### TEXT BLOCK
##############################

- Born: September 8, 2007 (age 19) Tokyo, Japan
- Occupations: Model; actress;
- Years active: 2021–present
- Agent: LesPros Entertainment
- Modeling information
- Height: 165 cm (5 ft 5 in)
- Hair color: black
- Eye color: brown

Japanese name
- Kanji: 池端 杏慈
- Hiragana: いけはた あんじ
- Romanization: Ikehata Anji

= Anji Ikehata =

Japanese model and actress (born 2007)

Anji Ikehata (Ikehata Anji) is a Japanese model and actress. She made her debut in the entertainment industry after winning the nationwide teen model magazine open audition during junior high school, and signed as an exclusive model. She then transitioned into acting, her most notable roles to date include Yano-kun's Ordinary Days and Brothers in Arms.

==Career==
In 2021, Ikehata won the Grand Prix at the 25th Nicola Model Audition and became an exclusive model for the teen fashion magazine, Nicola. This was the first time in three years that a junior high school student was able to pass the nationwide open audition.

In 2022, Ikehata reached three milestones early in her career: She made her television debut in the seventh episode of the 2022 drama Old Rookie, which aired on August 14. She also appeared on the cover of the October issue of Nicola for the first time. Additionally, she made her voice acting debut in the animated film Lonely Castle in the Mirror, released on December 23.

In April 2023, she was selected to co-star with Sho Nishigaki in the Pocari Sweat commercial—widely seen as a stepping stone for young actresses. The ad has helped launch the careers of many prominent actresses, including Rie Miyazawa, Haruka Ayase, Haruna Kawaguchi, and Ayami Nakajo. Notably, she became the first actress to play a double lead role in the campaign.

##############################

### STORED RECORDS
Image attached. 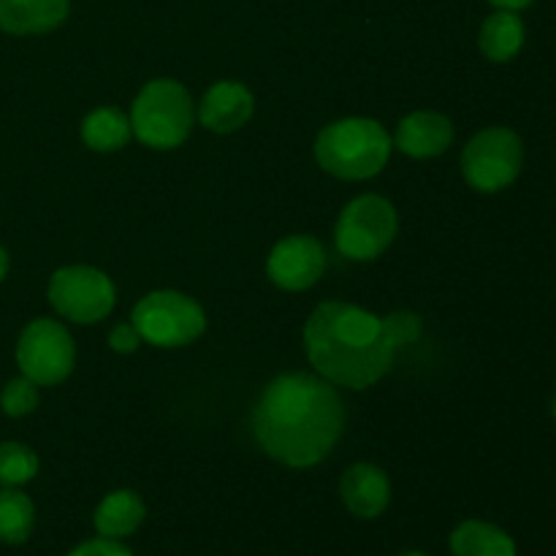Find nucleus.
Masks as SVG:
<instances>
[{"label": "nucleus", "instance_id": "nucleus-26", "mask_svg": "<svg viewBox=\"0 0 556 556\" xmlns=\"http://www.w3.org/2000/svg\"><path fill=\"white\" fill-rule=\"evenodd\" d=\"M5 275H9V253L0 248V282H3Z\"/></svg>", "mask_w": 556, "mask_h": 556}, {"label": "nucleus", "instance_id": "nucleus-10", "mask_svg": "<svg viewBox=\"0 0 556 556\" xmlns=\"http://www.w3.org/2000/svg\"><path fill=\"white\" fill-rule=\"evenodd\" d=\"M326 253L318 239L307 233H293L275 244L266 261L271 282L286 291H307L324 277Z\"/></svg>", "mask_w": 556, "mask_h": 556}, {"label": "nucleus", "instance_id": "nucleus-28", "mask_svg": "<svg viewBox=\"0 0 556 556\" xmlns=\"http://www.w3.org/2000/svg\"><path fill=\"white\" fill-rule=\"evenodd\" d=\"M552 416H554V421H556V396H554V402H552Z\"/></svg>", "mask_w": 556, "mask_h": 556}, {"label": "nucleus", "instance_id": "nucleus-16", "mask_svg": "<svg viewBox=\"0 0 556 556\" xmlns=\"http://www.w3.org/2000/svg\"><path fill=\"white\" fill-rule=\"evenodd\" d=\"M147 516L144 500L136 492L119 489V492L106 494L101 505L96 508L92 525H96L98 538H109V541H119V538L134 535L141 527Z\"/></svg>", "mask_w": 556, "mask_h": 556}, {"label": "nucleus", "instance_id": "nucleus-20", "mask_svg": "<svg viewBox=\"0 0 556 556\" xmlns=\"http://www.w3.org/2000/svg\"><path fill=\"white\" fill-rule=\"evenodd\" d=\"M38 472V456L22 443H0V486H22Z\"/></svg>", "mask_w": 556, "mask_h": 556}, {"label": "nucleus", "instance_id": "nucleus-2", "mask_svg": "<svg viewBox=\"0 0 556 556\" xmlns=\"http://www.w3.org/2000/svg\"><path fill=\"white\" fill-rule=\"evenodd\" d=\"M304 345L320 378L356 391L378 383L400 348L383 318L348 302L318 304L304 326Z\"/></svg>", "mask_w": 556, "mask_h": 556}, {"label": "nucleus", "instance_id": "nucleus-13", "mask_svg": "<svg viewBox=\"0 0 556 556\" xmlns=\"http://www.w3.org/2000/svg\"><path fill=\"white\" fill-rule=\"evenodd\" d=\"M454 141V125L445 114L413 112L396 125V147L410 157H438Z\"/></svg>", "mask_w": 556, "mask_h": 556}, {"label": "nucleus", "instance_id": "nucleus-27", "mask_svg": "<svg viewBox=\"0 0 556 556\" xmlns=\"http://www.w3.org/2000/svg\"><path fill=\"white\" fill-rule=\"evenodd\" d=\"M400 556H427V554H421V552H405V554H400Z\"/></svg>", "mask_w": 556, "mask_h": 556}, {"label": "nucleus", "instance_id": "nucleus-7", "mask_svg": "<svg viewBox=\"0 0 556 556\" xmlns=\"http://www.w3.org/2000/svg\"><path fill=\"white\" fill-rule=\"evenodd\" d=\"M396 212L383 195H358L342 210L334 242L345 258L372 261L394 242Z\"/></svg>", "mask_w": 556, "mask_h": 556}, {"label": "nucleus", "instance_id": "nucleus-23", "mask_svg": "<svg viewBox=\"0 0 556 556\" xmlns=\"http://www.w3.org/2000/svg\"><path fill=\"white\" fill-rule=\"evenodd\" d=\"M68 556H134L119 541H109V538H96L81 546H76Z\"/></svg>", "mask_w": 556, "mask_h": 556}, {"label": "nucleus", "instance_id": "nucleus-17", "mask_svg": "<svg viewBox=\"0 0 556 556\" xmlns=\"http://www.w3.org/2000/svg\"><path fill=\"white\" fill-rule=\"evenodd\" d=\"M454 556H519L514 538L489 521H462L451 535Z\"/></svg>", "mask_w": 556, "mask_h": 556}, {"label": "nucleus", "instance_id": "nucleus-5", "mask_svg": "<svg viewBox=\"0 0 556 556\" xmlns=\"http://www.w3.org/2000/svg\"><path fill=\"white\" fill-rule=\"evenodd\" d=\"M130 324L141 340L155 348H182L199 340L206 329V315L199 302L177 291L147 293L134 307Z\"/></svg>", "mask_w": 556, "mask_h": 556}, {"label": "nucleus", "instance_id": "nucleus-3", "mask_svg": "<svg viewBox=\"0 0 556 556\" xmlns=\"http://www.w3.org/2000/svg\"><path fill=\"white\" fill-rule=\"evenodd\" d=\"M320 168L340 179H369L386 168L391 157V136L378 119L348 117L326 125L315 139Z\"/></svg>", "mask_w": 556, "mask_h": 556}, {"label": "nucleus", "instance_id": "nucleus-22", "mask_svg": "<svg viewBox=\"0 0 556 556\" xmlns=\"http://www.w3.org/2000/svg\"><path fill=\"white\" fill-rule=\"evenodd\" d=\"M386 326H389L391 337L396 340V345H410L421 337V318L416 313H407V309H400V313H391L389 318H383Z\"/></svg>", "mask_w": 556, "mask_h": 556}, {"label": "nucleus", "instance_id": "nucleus-19", "mask_svg": "<svg viewBox=\"0 0 556 556\" xmlns=\"http://www.w3.org/2000/svg\"><path fill=\"white\" fill-rule=\"evenodd\" d=\"M33 527H36L33 500L20 489L3 486L0 492V543L20 546L33 535Z\"/></svg>", "mask_w": 556, "mask_h": 556}, {"label": "nucleus", "instance_id": "nucleus-14", "mask_svg": "<svg viewBox=\"0 0 556 556\" xmlns=\"http://www.w3.org/2000/svg\"><path fill=\"white\" fill-rule=\"evenodd\" d=\"M71 0H0V30L11 36H41L65 22Z\"/></svg>", "mask_w": 556, "mask_h": 556}, {"label": "nucleus", "instance_id": "nucleus-6", "mask_svg": "<svg viewBox=\"0 0 556 556\" xmlns=\"http://www.w3.org/2000/svg\"><path fill=\"white\" fill-rule=\"evenodd\" d=\"M521 166H525L521 136L505 125L476 134L462 152V174L467 185L481 193H497L514 185Z\"/></svg>", "mask_w": 556, "mask_h": 556}, {"label": "nucleus", "instance_id": "nucleus-25", "mask_svg": "<svg viewBox=\"0 0 556 556\" xmlns=\"http://www.w3.org/2000/svg\"><path fill=\"white\" fill-rule=\"evenodd\" d=\"M492 5H497V9H508V11H521L527 9V5H532L535 0H489Z\"/></svg>", "mask_w": 556, "mask_h": 556}, {"label": "nucleus", "instance_id": "nucleus-15", "mask_svg": "<svg viewBox=\"0 0 556 556\" xmlns=\"http://www.w3.org/2000/svg\"><path fill=\"white\" fill-rule=\"evenodd\" d=\"M527 27L521 22L519 11L497 9L483 20L481 33H478V47L483 58L492 63H508L525 49Z\"/></svg>", "mask_w": 556, "mask_h": 556}, {"label": "nucleus", "instance_id": "nucleus-8", "mask_svg": "<svg viewBox=\"0 0 556 556\" xmlns=\"http://www.w3.org/2000/svg\"><path fill=\"white\" fill-rule=\"evenodd\" d=\"M76 348L68 329L52 318H38L22 329L16 342V364L36 386H58L71 375Z\"/></svg>", "mask_w": 556, "mask_h": 556}, {"label": "nucleus", "instance_id": "nucleus-24", "mask_svg": "<svg viewBox=\"0 0 556 556\" xmlns=\"http://www.w3.org/2000/svg\"><path fill=\"white\" fill-rule=\"evenodd\" d=\"M141 342L144 340H141L139 329H136L134 324L114 326L112 334H109V345H112V351H117V353H134Z\"/></svg>", "mask_w": 556, "mask_h": 556}, {"label": "nucleus", "instance_id": "nucleus-21", "mask_svg": "<svg viewBox=\"0 0 556 556\" xmlns=\"http://www.w3.org/2000/svg\"><path fill=\"white\" fill-rule=\"evenodd\" d=\"M0 407L11 418L27 416V413H33L38 407V386L33 380H27L25 375L9 380L5 389L0 391Z\"/></svg>", "mask_w": 556, "mask_h": 556}, {"label": "nucleus", "instance_id": "nucleus-18", "mask_svg": "<svg viewBox=\"0 0 556 556\" xmlns=\"http://www.w3.org/2000/svg\"><path fill=\"white\" fill-rule=\"evenodd\" d=\"M81 139L96 152H114L128 144L130 119L119 109L101 106L90 112L81 123Z\"/></svg>", "mask_w": 556, "mask_h": 556}, {"label": "nucleus", "instance_id": "nucleus-4", "mask_svg": "<svg viewBox=\"0 0 556 556\" xmlns=\"http://www.w3.org/2000/svg\"><path fill=\"white\" fill-rule=\"evenodd\" d=\"M193 101L174 79L147 81L130 109V130L136 139L155 150H174L190 136Z\"/></svg>", "mask_w": 556, "mask_h": 556}, {"label": "nucleus", "instance_id": "nucleus-9", "mask_svg": "<svg viewBox=\"0 0 556 556\" xmlns=\"http://www.w3.org/2000/svg\"><path fill=\"white\" fill-rule=\"evenodd\" d=\"M112 280L92 266H63L49 280V304L74 324H98L114 307Z\"/></svg>", "mask_w": 556, "mask_h": 556}, {"label": "nucleus", "instance_id": "nucleus-11", "mask_svg": "<svg viewBox=\"0 0 556 556\" xmlns=\"http://www.w3.org/2000/svg\"><path fill=\"white\" fill-rule=\"evenodd\" d=\"M253 109L255 101L248 87L239 85V81H217L201 98L199 117L215 134H231V130L248 125V119L253 117Z\"/></svg>", "mask_w": 556, "mask_h": 556}, {"label": "nucleus", "instance_id": "nucleus-12", "mask_svg": "<svg viewBox=\"0 0 556 556\" xmlns=\"http://www.w3.org/2000/svg\"><path fill=\"white\" fill-rule=\"evenodd\" d=\"M340 494L345 508L358 519H375L389 508L391 483L380 467L375 465H353L342 476Z\"/></svg>", "mask_w": 556, "mask_h": 556}, {"label": "nucleus", "instance_id": "nucleus-1", "mask_svg": "<svg viewBox=\"0 0 556 556\" xmlns=\"http://www.w3.org/2000/svg\"><path fill=\"white\" fill-rule=\"evenodd\" d=\"M345 427V407L326 378L309 372L277 375L261 394L253 432L271 459L313 467L331 454Z\"/></svg>", "mask_w": 556, "mask_h": 556}]
</instances>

##############################

### SET EXERCISE
In the Anji Ikehata article, which animated film marked her voice acting debut?

### TASK ANSWER
Lonely Castle in the Mirror